第63話/強さと堅牢さ(タフネス)
続く勇次郎回、5回目。今回は光成邸である。勇次郎で1巻出すつもりなのでは?!
光成が、警護の加納が言っていたことを勇次郎にきかせているところだ。加納ときいて勇次郎はちゃんと顔を思い浮かべている。たしかに、勇次郎が名前を覚えてて加納が感動してる場面あったよね。なんだろ、なにがそんなに印象に残ってるのかな…
内容としては、勇次郎の防御力のはなしだ。勇次郎の強さについて、「強さ」とは全方位に向けられるものだとしたとき、攻撃面で疑いをはさむ余地はないが、守護るちからはどうなのか、試されていないのではないかと。
おもしろい問いかけである。光成はその問いの含む広い意味を「堅牢さ」、タフネスという語に集約させる。試してみようと。
もちろん勇次郎は、試されることそのものにじゃっかん不満である。疑いをもたれているということだからだ。しかしこの問いは、いつものようにそうした無礼者を打ち倒して済むものではない。結果、タフネスは検証されていないからである。
光成はこうしたことを踏まえてか、「怪しい」とまでいう。最近の勇次郎の社会性もあっての踏み込みかもしれない。

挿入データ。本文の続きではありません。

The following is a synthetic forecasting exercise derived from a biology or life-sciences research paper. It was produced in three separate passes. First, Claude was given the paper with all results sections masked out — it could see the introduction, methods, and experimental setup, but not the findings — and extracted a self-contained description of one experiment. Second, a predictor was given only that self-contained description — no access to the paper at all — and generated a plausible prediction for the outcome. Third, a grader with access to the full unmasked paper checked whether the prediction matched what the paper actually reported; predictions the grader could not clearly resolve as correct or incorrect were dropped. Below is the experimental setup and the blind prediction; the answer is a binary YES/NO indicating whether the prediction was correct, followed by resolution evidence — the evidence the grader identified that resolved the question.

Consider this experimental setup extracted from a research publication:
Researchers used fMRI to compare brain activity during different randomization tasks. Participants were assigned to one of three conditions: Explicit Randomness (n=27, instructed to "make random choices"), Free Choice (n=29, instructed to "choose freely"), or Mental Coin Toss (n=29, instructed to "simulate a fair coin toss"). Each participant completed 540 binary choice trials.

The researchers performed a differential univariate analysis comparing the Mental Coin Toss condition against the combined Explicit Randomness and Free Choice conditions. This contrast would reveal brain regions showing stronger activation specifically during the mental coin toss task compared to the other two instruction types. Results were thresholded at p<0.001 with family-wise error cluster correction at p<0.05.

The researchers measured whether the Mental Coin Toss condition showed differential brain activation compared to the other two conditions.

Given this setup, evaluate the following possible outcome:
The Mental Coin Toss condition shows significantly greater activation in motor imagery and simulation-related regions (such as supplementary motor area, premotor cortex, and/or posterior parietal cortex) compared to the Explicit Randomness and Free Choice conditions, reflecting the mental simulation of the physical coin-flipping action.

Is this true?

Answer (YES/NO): YES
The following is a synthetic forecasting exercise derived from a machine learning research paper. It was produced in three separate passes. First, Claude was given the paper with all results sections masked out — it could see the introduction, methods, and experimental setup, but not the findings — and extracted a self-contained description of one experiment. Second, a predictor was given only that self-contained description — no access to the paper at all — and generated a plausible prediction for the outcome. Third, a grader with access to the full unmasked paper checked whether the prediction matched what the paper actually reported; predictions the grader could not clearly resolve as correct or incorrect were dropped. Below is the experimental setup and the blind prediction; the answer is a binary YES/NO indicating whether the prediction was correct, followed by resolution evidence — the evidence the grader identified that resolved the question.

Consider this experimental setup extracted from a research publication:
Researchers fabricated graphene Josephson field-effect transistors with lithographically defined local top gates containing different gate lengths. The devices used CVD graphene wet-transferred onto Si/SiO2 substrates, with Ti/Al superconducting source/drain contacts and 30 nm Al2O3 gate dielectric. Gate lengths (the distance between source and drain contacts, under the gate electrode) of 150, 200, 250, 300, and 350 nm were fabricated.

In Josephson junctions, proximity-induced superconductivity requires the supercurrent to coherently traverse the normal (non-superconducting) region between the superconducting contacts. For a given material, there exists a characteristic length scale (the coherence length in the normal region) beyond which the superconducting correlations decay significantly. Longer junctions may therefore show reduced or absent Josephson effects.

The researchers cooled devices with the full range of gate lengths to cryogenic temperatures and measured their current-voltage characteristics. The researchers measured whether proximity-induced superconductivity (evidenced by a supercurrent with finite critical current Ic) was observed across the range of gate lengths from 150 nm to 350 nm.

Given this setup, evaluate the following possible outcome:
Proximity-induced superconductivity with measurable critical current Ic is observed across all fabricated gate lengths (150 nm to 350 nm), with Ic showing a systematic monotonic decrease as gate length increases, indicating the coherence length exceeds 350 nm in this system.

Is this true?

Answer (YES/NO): NO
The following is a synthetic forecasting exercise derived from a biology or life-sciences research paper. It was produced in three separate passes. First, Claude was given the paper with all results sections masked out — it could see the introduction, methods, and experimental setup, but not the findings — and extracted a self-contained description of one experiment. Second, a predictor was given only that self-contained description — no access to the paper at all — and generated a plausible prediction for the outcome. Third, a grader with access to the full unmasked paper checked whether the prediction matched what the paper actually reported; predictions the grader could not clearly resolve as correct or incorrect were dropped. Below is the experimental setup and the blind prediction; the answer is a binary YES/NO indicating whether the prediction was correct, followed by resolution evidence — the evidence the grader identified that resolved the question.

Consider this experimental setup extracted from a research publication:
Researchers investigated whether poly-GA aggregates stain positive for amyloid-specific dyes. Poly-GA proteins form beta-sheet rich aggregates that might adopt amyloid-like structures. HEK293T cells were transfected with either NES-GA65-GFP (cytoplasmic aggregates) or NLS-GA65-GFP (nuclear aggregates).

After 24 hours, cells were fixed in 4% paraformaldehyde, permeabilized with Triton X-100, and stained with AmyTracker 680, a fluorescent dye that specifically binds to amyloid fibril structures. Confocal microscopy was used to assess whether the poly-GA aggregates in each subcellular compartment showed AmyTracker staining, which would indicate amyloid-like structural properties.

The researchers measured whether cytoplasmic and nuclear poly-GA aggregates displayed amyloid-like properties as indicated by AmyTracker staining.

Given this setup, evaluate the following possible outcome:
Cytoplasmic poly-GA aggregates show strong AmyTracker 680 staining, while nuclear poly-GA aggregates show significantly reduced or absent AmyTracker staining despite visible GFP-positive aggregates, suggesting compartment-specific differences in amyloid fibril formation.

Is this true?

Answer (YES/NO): NO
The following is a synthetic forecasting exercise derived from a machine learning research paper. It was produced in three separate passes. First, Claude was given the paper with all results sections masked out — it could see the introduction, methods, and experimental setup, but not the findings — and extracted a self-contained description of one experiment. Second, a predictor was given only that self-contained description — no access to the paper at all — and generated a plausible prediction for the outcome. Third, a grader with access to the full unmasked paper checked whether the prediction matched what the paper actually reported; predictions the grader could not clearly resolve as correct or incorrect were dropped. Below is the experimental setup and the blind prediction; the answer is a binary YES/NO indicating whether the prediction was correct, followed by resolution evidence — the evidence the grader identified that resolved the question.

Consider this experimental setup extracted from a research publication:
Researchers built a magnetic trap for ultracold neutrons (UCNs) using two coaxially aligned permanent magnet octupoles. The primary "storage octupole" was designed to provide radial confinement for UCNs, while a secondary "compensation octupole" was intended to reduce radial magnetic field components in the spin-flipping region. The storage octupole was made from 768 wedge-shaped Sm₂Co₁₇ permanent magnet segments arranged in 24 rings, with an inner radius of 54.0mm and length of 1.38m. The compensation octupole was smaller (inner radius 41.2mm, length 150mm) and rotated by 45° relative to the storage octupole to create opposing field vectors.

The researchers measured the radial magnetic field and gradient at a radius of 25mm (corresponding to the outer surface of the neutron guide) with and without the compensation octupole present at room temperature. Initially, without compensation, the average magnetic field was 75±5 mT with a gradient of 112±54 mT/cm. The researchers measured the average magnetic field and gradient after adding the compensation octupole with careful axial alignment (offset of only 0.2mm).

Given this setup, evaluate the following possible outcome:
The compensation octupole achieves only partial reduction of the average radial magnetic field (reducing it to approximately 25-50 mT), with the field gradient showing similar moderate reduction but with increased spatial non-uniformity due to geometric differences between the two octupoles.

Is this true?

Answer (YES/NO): NO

勇次郎はやはり常識的になっている。怒るでも笑うでもなく、「打たれ強さ」を示すことは格闘家としての恥だと、落ち着いて持論を開陳する。しかし、とはいえ、実際でもイメージでも脆弱なのは論外である。
なにかを考えついた勇次郎は、明日出直すと言って立ち去る。加納を同席させるようにと。いつもの空間がゆがむ表現になっているが表情は穏やかであり、これが感情のあらわれであるとしてもポジティブなものであることを感じさせる。
翌日、光成と、ビビりまくりの加納が出た庭には、布をかぶったなにかが持ち込まれているのだった。
つづく
こうして勇次郎回6回目が確定である…!
防御力といっても、いろいろだ。とりわけ今回のように「守護(まも)る」などということであれば、当然本部の姿が浮かんでくることは避けられない。じぶんや他人を危害から遠ざけるということだ。また、一般的な意味でも、たとえば攻撃がすりぬけるレベルでかわす刃牙の防御力はたいそうなものだが、いっさい攻撃をよけない花山の耐久力もまたたいへんな防御力と呼んでよいだろう。ひとまず光成は、そして勇次郎は、最後の、花山的な意味で受け取ったようである。
勇次郎は力のひとだが、はるかむかし独歩戦で見せたように、ふつうにあらゆる格闘技を修めている系のひとである。だから刃牙的な意味での防御力も優れているはずだが、郭戦で彼がよけたことに刃牙が驚いていたように、防御行動じたいの描写はあまりない。なぜかというと、一撃で終わるからである。なんらかの理由、たとえば郭戦のように不可解であるとか、あるいは戯れで、相手の攻撃を待つというような状況でもなければ、そもそも攻撃をかわすという状況にならないのだ。彼にとっては相手の破壊がたたかいの目的なのだから。なので、郭戦での刃牙の反応はあまり正確ではないのだろう。よけることじたいはたしかに珍しいが、よけないわけではない、そういう状況が訪れないといったほうがたぶん正しい。
腕力に優れる彼がなにゆえあれほど技に通じているかという疑問もあるだろうが、たぶん楽しいからだろう。なんであれ、物事というのはくわしいほど楽しい。スターウォーズは誰がみても楽しいかもしれないが、映画に通じているほど、オマージュや技術、工夫などが見えて興味深くなるだろう。おそらくそんな程度のことと思われる。また彼はふつうにセンス面でも天才なので、常人が人生をかけて修得する技術を見て真似してしまう。費用対効果的にも「あらゆる格闘技を修める」ことは理にかなっているのだ。
こうした自己意識もあるだろうに、はなしはタフネスにすすむ。技術的なものは再現性があるということだ。そのひとならではの防御とはタフネスに現れるということかもしれない。
その問いに、勇次郎はかなりノリノリで応じる。試されることに怒るのではなく、感情をのせつつもじぶんでなにかを用意してまでして加納に試させようとするのだ。こんな勇次郎がかつてあったろうか。加納の顔をしっかり浮かべているのもなにか微笑ましい。「知り合い」なのだ。一連のこれは、勇次郎が社会性を身につけ、大人になっていく物語なのである。